Impact of Muscle Glycogen Availability on the Capacity for Repeated Exercise
Phase I Trial
Human Physiology Research Group, Department for Health, University of Bath, Bath, UNITED KINGDOM
This study aims to examine whether muscle glycogen availability is associated with fatigue in a repeated exercise bout following short-term recovery.
Ten endurance-trained individuals underwent two trials in a repeated-measures experimental design, each involving an initial run to exhaustion at 70% of VO2max (Run 1) followed by a 4-h recovery and a subsequent run to exhaustion at 70% of VO2max (Run 2). A low-carbohydrate (L-CHO; 0.3 g · kg body mass (-1) · h (-1)) or high-carbohydrate (H-CHO; 1.2 g · kg body mass (-1) · h (-1)) beverage was ingested at 30-min intervals during recovery.
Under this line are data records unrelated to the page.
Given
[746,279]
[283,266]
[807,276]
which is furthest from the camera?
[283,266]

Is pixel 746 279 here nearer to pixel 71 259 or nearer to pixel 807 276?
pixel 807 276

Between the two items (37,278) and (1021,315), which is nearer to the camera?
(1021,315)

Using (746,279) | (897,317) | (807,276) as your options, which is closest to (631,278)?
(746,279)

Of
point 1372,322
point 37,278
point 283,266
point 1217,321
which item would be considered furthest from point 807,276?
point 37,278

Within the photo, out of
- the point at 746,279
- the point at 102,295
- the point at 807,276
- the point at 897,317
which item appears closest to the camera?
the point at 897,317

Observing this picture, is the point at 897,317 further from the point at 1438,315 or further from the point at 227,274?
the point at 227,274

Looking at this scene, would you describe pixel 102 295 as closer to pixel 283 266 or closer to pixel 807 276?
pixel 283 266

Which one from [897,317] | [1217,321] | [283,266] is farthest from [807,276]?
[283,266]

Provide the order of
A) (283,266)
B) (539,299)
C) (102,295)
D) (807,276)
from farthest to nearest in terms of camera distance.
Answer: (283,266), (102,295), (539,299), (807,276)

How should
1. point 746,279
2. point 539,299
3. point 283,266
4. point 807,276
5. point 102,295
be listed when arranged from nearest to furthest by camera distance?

Muscle biopsies were taken upon cessation of Run 1, after recovery, and at exhaustion during Run 2 in L-CHO (F2). In H-CHO, muscle biopsies were obtained after recovery, at the time point coincident with fatigue in L-CHO (F2), and at the point of fatigue during the subsequent exercise bout (F3).
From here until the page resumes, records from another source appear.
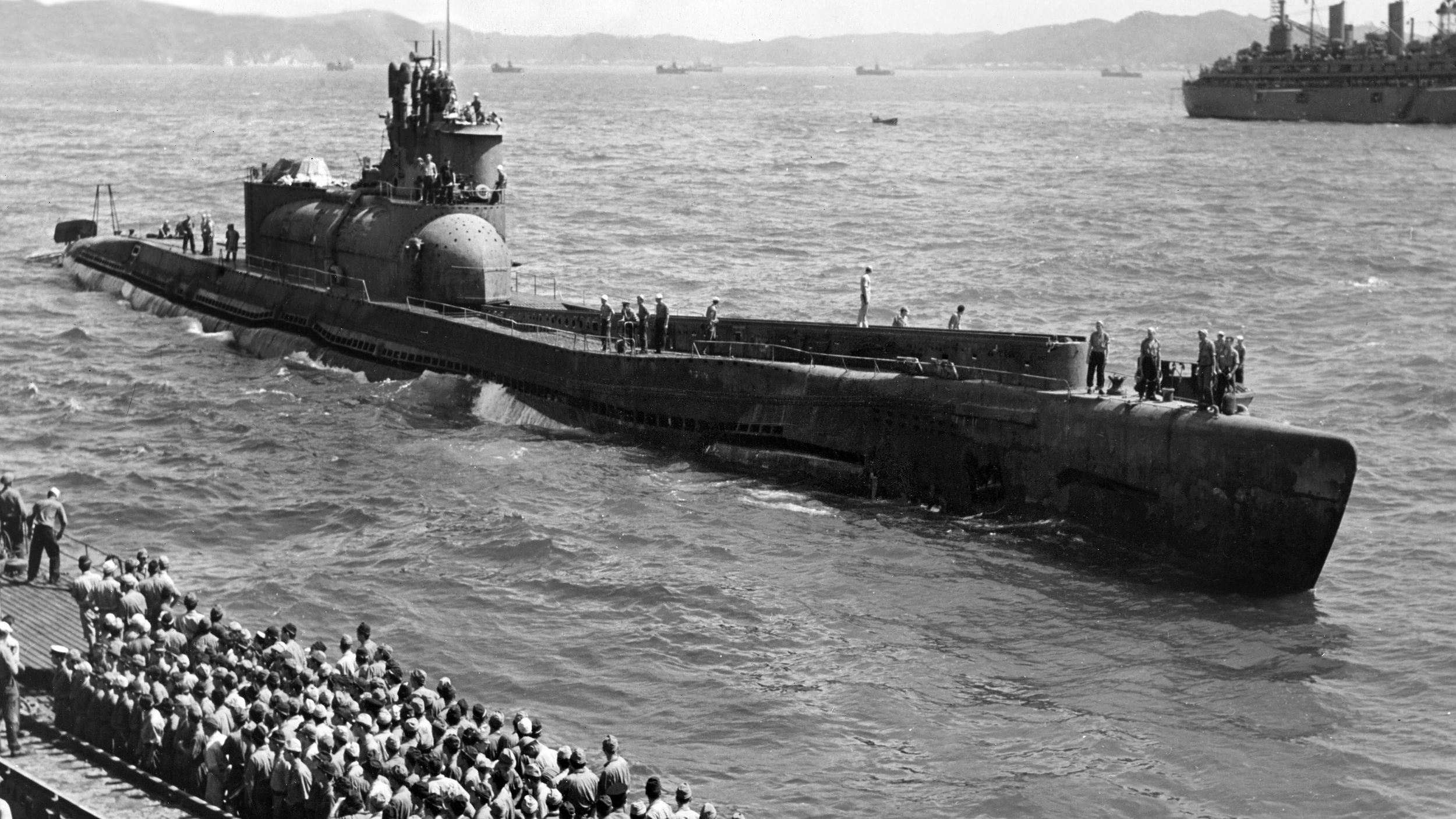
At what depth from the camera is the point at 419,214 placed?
47.3 metres

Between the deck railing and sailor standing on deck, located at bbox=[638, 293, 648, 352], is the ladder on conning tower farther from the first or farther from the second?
sailor standing on deck, located at bbox=[638, 293, 648, 352]

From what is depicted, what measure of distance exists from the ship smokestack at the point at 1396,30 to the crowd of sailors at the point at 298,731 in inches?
6415

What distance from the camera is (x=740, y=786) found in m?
23.2

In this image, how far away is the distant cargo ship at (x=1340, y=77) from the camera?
15700 cm

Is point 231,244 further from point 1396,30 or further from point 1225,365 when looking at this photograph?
point 1396,30

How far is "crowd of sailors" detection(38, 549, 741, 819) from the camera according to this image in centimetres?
1736

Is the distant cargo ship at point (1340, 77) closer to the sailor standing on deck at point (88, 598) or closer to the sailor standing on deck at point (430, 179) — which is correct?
the sailor standing on deck at point (430, 179)

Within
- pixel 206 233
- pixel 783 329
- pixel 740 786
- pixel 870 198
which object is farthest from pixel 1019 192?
pixel 740 786

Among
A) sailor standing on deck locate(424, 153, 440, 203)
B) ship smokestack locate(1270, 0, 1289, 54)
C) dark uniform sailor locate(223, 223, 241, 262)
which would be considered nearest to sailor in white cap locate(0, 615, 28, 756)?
sailor standing on deck locate(424, 153, 440, 203)

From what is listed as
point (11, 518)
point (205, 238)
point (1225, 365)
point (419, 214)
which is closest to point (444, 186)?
point (419, 214)

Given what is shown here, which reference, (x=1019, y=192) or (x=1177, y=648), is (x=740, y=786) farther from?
(x=1019, y=192)

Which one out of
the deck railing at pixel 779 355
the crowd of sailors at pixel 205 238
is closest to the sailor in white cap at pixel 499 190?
the deck railing at pixel 779 355

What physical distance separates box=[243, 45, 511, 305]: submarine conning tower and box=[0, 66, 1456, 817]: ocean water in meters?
3.23

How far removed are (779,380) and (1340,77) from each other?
143903 millimetres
Run 2 was more prolonged for participants on H-CHO (80 ± 16 min) than for participants on L-CHO (48 ± 11 min; P < 0.001). Muscle glycogen concentrations were higher at the end of recovery for participants on H-CHO (269 ± 84 mmol · kg dry mass (-1)) than for participants on L-CHO (157 ± 37 mmol · kg dry mass (-1); P = 0.001).
Increasing carbohydrate intake during short-term recovery accelerates glycogen repletion in previously exercised muscles and thus improves the capacity for repeated exercise. The availability of skeletal muscle glycogen is therefore an important factor in the restoration of endurance capacity because fatigue during repeated exercise is associated with a critically low absolute muscle glycogen concentration.